2 The review included studies that looked at the influence

of both major and less than major depression. Several studies AZD0530 ic50 performed on large post-MI samples have now looked at the effect of increasing severity of depressive symptoms, and there is a consistent positive association between the severity of depressive symptoms and an increased risk of mortality.14,15 Even since the 2005 Evidence Reports/Technology Assessment13 review was published 2 years ago, additional evidence has continued to accumulate.16,17 In addition to the increased risk of acute coronary syndromes, depression has also been associated with increased mortality in congestive heart failure18 Inhibitors,research,lifescience,medical and following Inhibitors,research,lifescience,medical ischemic stroke (Figure 2). 19,20 Figure 2. Cumulative mortality in depressed and nondepressed patients following myocardial infarct

(MI). Adapted from ref 12: Frasure-Smith N, Lesperance F, Talajic M. Depression following myocardial infarction. Impact on 6-month survival.
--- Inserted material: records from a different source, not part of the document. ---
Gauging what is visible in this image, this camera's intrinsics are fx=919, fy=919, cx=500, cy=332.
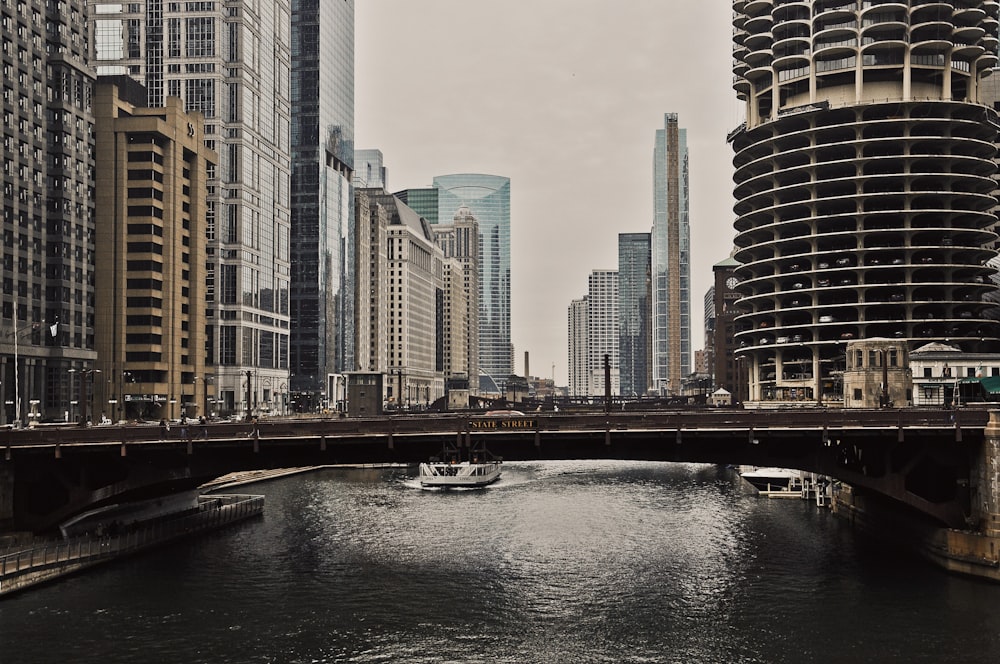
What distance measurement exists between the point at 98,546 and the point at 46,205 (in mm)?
100406

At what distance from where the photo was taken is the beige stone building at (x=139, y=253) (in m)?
172

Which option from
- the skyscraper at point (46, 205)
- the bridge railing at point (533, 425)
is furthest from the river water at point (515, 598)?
the skyscraper at point (46, 205)

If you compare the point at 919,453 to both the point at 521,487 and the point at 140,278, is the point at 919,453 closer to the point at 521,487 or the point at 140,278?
the point at 521,487

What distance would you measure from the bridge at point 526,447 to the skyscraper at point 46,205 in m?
73.1

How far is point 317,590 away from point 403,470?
10978 cm

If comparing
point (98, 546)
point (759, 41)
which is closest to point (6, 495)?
point (98, 546)

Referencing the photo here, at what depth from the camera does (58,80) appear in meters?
154

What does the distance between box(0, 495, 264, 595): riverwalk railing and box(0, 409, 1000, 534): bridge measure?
3.15m

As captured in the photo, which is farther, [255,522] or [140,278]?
[140,278]

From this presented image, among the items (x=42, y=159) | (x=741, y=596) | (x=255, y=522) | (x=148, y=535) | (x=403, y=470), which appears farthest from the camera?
(x=403, y=470)

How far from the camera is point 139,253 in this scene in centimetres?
17575

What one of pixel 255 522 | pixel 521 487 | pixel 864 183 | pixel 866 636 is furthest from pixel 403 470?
pixel 866 636

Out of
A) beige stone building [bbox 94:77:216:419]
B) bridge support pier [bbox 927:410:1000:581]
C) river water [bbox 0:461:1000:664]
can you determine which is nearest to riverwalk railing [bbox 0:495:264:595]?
river water [bbox 0:461:1000:664]

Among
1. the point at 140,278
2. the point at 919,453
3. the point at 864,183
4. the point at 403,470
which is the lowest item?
the point at 403,470
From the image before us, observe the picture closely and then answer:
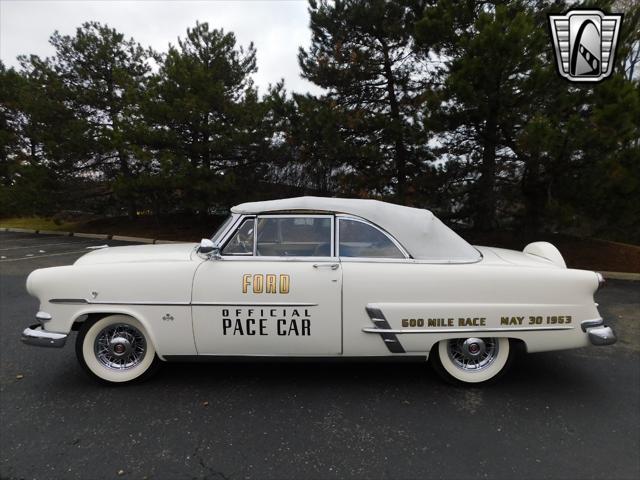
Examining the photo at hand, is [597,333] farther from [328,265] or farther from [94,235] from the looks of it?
[94,235]

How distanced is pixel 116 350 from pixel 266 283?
1391 mm

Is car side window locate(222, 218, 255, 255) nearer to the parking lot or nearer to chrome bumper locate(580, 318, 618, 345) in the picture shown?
the parking lot

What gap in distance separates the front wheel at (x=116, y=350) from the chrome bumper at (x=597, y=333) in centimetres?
347

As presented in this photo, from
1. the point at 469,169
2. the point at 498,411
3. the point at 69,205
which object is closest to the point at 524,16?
the point at 469,169

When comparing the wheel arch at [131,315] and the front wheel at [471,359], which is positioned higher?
the wheel arch at [131,315]

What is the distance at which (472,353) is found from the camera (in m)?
3.03

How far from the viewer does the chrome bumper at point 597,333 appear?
113 inches

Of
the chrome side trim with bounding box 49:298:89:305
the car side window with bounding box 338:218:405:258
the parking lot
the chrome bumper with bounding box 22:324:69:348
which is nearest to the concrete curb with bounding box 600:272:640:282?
the parking lot

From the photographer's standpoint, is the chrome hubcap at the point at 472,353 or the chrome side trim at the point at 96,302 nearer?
the chrome side trim at the point at 96,302

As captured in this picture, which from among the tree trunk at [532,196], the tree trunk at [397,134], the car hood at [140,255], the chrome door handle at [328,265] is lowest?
the chrome door handle at [328,265]

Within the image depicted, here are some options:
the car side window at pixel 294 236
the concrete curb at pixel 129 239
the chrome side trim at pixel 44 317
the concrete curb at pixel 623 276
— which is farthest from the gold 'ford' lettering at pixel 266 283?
the concrete curb at pixel 129 239

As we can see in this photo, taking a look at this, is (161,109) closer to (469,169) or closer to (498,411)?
(469,169)

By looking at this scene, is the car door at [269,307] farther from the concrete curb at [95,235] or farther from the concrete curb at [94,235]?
the concrete curb at [94,235]

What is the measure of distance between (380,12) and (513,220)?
618 centimetres
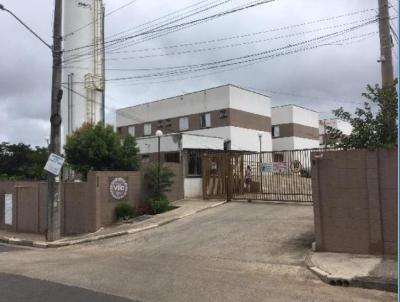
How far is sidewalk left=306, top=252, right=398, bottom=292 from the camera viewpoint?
961 cm

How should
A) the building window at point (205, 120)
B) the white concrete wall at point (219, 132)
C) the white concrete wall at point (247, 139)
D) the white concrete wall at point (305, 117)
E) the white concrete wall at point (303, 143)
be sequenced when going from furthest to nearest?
the white concrete wall at point (305, 117)
the white concrete wall at point (303, 143)
the building window at point (205, 120)
the white concrete wall at point (247, 139)
the white concrete wall at point (219, 132)

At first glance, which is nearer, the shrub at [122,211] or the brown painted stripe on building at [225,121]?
the shrub at [122,211]

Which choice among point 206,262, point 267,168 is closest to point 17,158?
point 267,168

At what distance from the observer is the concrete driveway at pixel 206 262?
9.63 m

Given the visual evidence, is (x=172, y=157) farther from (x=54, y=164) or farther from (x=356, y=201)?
(x=356, y=201)

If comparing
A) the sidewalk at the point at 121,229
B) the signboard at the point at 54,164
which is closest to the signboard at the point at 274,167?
the sidewalk at the point at 121,229

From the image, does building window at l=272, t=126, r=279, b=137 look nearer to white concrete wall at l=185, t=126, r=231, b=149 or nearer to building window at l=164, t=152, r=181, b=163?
white concrete wall at l=185, t=126, r=231, b=149

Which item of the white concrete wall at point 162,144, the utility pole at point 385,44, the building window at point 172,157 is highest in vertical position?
the utility pole at point 385,44

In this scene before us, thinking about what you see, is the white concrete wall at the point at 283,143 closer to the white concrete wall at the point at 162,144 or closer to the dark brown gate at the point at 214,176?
the white concrete wall at the point at 162,144

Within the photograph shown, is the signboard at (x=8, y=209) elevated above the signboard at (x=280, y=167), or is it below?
below

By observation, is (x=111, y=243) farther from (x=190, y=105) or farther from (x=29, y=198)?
(x=190, y=105)

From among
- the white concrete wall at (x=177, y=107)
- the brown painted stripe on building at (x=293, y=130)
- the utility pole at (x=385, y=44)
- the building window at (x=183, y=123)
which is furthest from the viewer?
the brown painted stripe on building at (x=293, y=130)

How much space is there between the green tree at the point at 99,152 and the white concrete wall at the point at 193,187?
3026 mm

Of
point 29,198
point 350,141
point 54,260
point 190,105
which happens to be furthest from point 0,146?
point 350,141
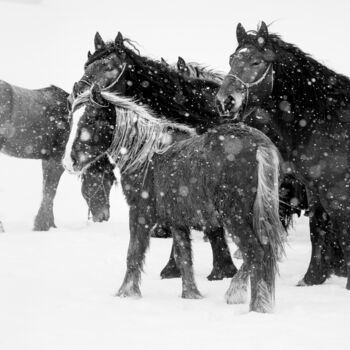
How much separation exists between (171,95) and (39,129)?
4.63 meters

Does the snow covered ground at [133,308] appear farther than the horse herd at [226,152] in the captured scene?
No

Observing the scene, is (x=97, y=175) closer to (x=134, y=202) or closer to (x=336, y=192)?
(x=134, y=202)

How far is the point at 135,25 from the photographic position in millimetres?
49188

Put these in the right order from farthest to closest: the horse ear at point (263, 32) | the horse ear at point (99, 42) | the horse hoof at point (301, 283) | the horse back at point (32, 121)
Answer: the horse back at point (32, 121), the horse ear at point (99, 42), the horse hoof at point (301, 283), the horse ear at point (263, 32)

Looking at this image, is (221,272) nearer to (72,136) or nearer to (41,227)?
(72,136)

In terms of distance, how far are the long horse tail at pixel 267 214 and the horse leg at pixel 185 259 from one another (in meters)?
0.91

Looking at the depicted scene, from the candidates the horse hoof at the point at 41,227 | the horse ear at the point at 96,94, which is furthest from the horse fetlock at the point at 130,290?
the horse hoof at the point at 41,227

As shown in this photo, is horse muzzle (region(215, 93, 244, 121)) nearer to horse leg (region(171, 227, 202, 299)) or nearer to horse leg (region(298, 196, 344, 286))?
horse leg (region(171, 227, 202, 299))

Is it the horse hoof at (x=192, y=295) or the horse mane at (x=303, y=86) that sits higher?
the horse mane at (x=303, y=86)

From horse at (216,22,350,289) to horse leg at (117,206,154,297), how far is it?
4.51 ft

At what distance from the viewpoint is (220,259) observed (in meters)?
6.84

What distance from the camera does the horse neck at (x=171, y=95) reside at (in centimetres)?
708

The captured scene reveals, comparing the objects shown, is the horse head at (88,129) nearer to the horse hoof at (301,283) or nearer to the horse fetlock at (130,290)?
the horse fetlock at (130,290)

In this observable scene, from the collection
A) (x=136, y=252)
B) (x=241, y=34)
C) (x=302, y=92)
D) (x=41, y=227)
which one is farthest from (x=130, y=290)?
(x=41, y=227)
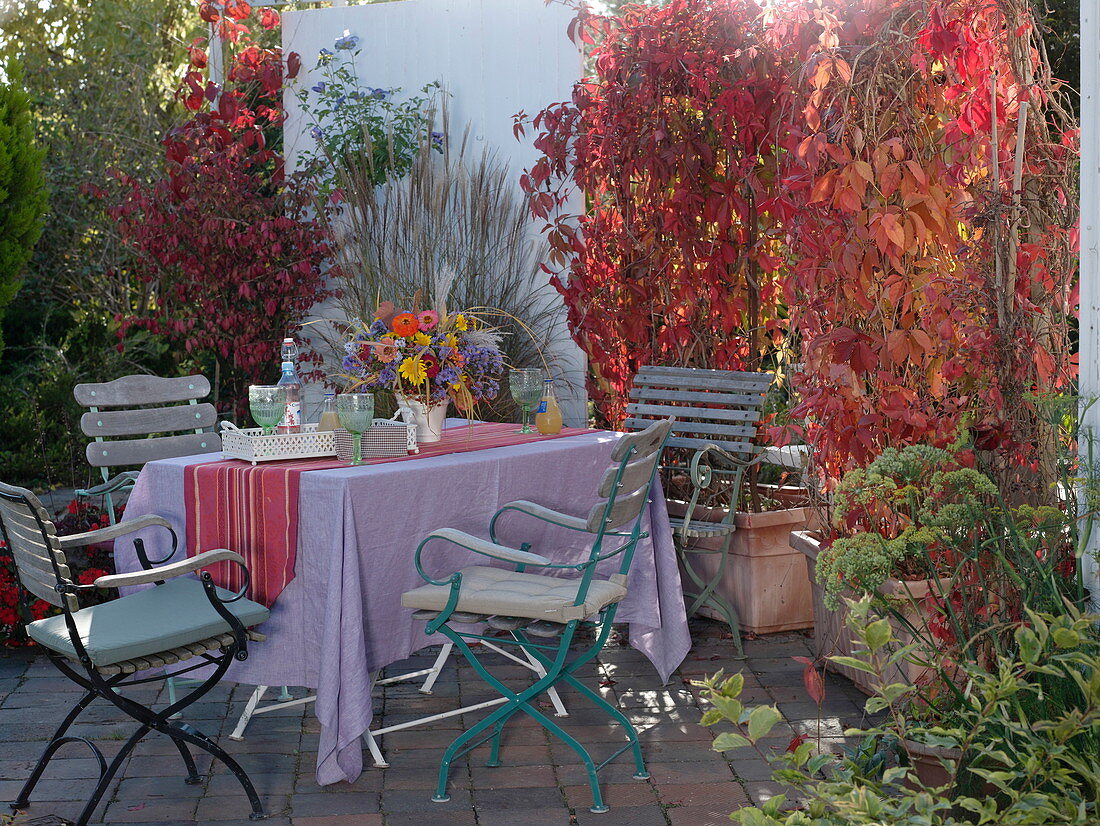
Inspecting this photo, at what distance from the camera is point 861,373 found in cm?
360

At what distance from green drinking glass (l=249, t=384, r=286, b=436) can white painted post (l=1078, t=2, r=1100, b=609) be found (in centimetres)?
226

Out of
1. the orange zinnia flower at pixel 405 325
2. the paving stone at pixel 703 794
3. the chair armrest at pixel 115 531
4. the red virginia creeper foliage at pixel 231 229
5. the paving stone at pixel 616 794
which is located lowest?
the paving stone at pixel 616 794

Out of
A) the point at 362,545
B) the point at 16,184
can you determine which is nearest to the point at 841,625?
the point at 362,545

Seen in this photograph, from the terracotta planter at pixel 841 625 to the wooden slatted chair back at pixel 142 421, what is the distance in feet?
7.33

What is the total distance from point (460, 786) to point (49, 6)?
9.11m

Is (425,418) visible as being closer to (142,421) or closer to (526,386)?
(526,386)

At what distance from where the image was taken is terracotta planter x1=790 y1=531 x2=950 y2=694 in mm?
3568

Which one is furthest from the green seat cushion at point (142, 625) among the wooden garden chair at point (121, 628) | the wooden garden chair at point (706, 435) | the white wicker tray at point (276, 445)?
the wooden garden chair at point (706, 435)

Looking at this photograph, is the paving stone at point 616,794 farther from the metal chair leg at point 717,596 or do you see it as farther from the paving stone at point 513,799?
the metal chair leg at point 717,596

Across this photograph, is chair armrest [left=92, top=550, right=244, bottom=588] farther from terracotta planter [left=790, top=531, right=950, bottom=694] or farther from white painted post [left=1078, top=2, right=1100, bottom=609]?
white painted post [left=1078, top=2, right=1100, bottom=609]

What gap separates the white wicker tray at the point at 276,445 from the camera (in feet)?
11.8

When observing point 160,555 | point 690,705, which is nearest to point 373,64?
point 160,555

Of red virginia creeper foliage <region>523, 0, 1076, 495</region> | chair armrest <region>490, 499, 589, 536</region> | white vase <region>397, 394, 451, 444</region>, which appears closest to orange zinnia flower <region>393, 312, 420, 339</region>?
white vase <region>397, 394, 451, 444</region>

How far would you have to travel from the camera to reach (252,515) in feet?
11.2
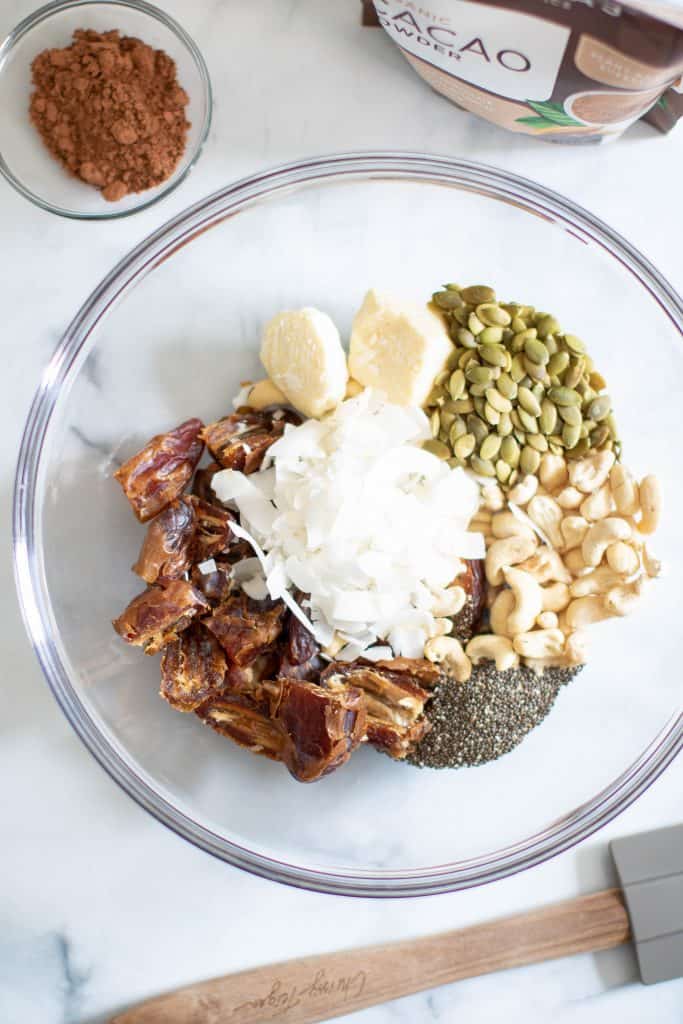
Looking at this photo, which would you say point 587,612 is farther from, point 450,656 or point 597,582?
point 450,656

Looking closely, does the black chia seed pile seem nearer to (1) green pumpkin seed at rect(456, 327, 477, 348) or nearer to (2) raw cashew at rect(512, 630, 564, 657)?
(2) raw cashew at rect(512, 630, 564, 657)

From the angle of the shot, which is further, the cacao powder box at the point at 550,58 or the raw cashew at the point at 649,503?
the raw cashew at the point at 649,503

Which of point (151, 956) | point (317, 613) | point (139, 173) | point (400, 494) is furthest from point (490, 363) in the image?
point (151, 956)

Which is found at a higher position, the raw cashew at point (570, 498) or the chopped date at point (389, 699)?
the raw cashew at point (570, 498)

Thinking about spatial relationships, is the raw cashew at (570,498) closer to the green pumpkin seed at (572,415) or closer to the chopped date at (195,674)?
the green pumpkin seed at (572,415)

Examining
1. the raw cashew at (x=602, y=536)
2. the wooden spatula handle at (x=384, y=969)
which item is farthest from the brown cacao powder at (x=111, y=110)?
the wooden spatula handle at (x=384, y=969)

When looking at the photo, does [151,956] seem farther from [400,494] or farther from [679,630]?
[679,630]
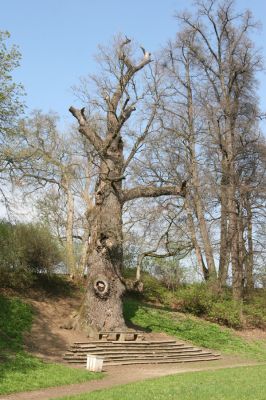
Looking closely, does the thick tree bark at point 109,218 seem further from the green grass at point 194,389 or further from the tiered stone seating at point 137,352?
the green grass at point 194,389

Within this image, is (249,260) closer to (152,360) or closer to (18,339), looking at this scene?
(152,360)

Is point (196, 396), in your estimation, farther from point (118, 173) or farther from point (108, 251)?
point (118, 173)

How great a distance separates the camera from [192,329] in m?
25.6

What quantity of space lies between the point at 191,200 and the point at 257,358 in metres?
13.1

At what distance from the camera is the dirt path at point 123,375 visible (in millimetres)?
12562

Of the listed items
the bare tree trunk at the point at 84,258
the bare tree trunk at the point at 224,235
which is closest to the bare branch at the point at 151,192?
the bare tree trunk at the point at 84,258

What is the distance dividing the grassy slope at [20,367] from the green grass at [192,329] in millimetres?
6358

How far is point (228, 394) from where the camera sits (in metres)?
11.2

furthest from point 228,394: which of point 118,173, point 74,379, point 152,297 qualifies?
point 152,297

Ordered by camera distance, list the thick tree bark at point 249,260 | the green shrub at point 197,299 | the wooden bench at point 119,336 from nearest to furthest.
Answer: the wooden bench at point 119,336 → the green shrub at point 197,299 → the thick tree bark at point 249,260

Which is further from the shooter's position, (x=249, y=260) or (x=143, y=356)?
(x=249, y=260)

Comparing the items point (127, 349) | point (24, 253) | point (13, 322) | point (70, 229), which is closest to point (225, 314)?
point (127, 349)

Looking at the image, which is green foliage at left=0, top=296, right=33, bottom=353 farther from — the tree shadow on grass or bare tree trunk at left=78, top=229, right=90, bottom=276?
bare tree trunk at left=78, top=229, right=90, bottom=276

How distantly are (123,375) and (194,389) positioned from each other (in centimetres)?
489
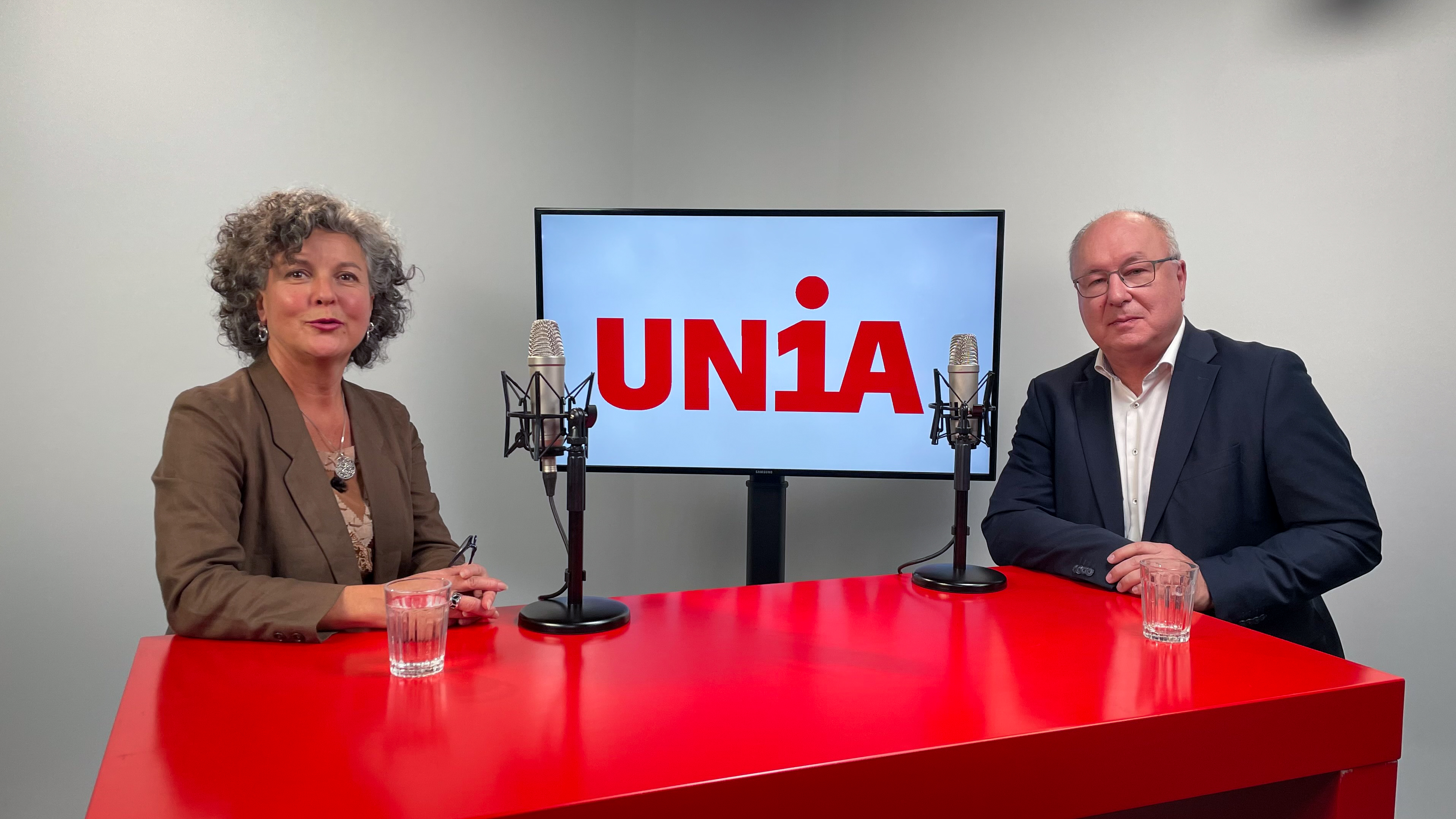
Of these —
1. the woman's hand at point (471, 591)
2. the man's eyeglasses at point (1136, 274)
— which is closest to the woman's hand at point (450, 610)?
the woman's hand at point (471, 591)

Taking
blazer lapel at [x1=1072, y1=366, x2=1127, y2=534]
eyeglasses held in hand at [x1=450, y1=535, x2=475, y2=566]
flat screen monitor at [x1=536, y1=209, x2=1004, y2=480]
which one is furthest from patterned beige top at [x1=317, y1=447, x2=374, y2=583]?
blazer lapel at [x1=1072, y1=366, x2=1127, y2=534]

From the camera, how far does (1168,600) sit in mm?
1435

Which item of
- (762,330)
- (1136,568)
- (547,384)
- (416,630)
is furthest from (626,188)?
(416,630)

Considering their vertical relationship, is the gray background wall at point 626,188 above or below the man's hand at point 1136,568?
above

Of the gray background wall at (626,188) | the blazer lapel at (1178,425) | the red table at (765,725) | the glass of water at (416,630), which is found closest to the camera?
the red table at (765,725)

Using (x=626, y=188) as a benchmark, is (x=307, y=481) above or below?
below

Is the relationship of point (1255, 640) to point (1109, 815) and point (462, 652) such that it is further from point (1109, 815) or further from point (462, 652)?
point (462, 652)

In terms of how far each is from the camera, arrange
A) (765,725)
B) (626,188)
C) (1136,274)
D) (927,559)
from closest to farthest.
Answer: (765,725) → (927,559) → (1136,274) → (626,188)

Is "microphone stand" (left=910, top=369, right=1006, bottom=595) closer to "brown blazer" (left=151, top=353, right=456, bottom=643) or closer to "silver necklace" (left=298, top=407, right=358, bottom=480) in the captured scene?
"brown blazer" (left=151, top=353, right=456, bottom=643)

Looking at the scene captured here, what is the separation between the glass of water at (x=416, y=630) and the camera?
122cm

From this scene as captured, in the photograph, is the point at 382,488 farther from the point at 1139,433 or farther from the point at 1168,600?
the point at 1139,433

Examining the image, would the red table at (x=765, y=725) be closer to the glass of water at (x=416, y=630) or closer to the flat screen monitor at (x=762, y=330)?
the glass of water at (x=416, y=630)

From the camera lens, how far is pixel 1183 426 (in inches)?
81.7

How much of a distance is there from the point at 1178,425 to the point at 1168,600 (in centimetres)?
76
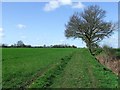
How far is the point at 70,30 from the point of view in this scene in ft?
226

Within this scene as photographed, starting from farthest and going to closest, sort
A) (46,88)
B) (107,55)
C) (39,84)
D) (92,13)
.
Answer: (92,13) < (107,55) < (39,84) < (46,88)

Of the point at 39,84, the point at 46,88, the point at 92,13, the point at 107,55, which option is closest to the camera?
the point at 46,88

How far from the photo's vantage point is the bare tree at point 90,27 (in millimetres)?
66750

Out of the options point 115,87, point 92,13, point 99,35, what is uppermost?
point 92,13

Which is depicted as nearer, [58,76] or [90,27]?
[58,76]

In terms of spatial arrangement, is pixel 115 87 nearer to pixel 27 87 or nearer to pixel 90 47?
pixel 27 87

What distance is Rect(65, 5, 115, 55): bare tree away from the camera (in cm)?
6675

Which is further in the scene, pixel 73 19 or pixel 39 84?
pixel 73 19

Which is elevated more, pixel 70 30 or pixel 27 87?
pixel 70 30

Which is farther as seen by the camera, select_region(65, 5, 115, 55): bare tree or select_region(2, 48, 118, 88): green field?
select_region(65, 5, 115, 55): bare tree

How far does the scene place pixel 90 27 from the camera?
66.5 metres

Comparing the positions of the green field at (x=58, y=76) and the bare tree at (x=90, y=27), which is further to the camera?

JAMA. 1993 20;270:1819-1825. Inhibitors,research,lifescience,medical … Reducing mortality from cardiovascular disease by treating depression The obvious question raised by the strong association between depression and cardiac mortality is whether treatment of depression would reduce mortality. Enhancing Recovery in Coronary Heart Disease (ENRICHD)21 was a randomized, controlled trial sponsored by the National Heart, Lung, and Blood Institute (NHLBI).This Inhibitors,research,lifescience,medical trial tested whether cognitive behavioral therapy (CBT) reduced mortality in patients after MI compared with usual care. CBT reduced depression modestly but did not alter mortality The original ENRICHD article21 reported briefly that 20% Inhibitors,research,lifescience,medical of the 1853 depressed patients received antidepressant drugs, and that those individuals had a statistically

significant (42%) reduction in a combined end point of death or recurrent MI, but this observation came from data that was neither randomized nor controlled. Several years later, Taylor published a much more detailed analysis of antidepressant drug use in the ENRICHD trial.22 Among many other problems, the absence of randomization was not subtle; only those known to be at higher risk for cardiac events were offered antidepressants. In addition, there was no control over when the drug was started or stopped. Nevertheless, the sample was very large, the number out of events reasonable, and the magnitude of the effect is hard to ignore (hazard ratio, 0.57 [95% confidence interval, 0.38-0.84]). This is a post-hoc observation, not an a priori test of a hypothesis. However, it is a strong signal that antidepressant drugs can reduce life-threatening events. Another hint that antidepressants can reduce post-MI mortality came from the Sertraline Antidepressant Heart Attack Randomized Trial (SADHART).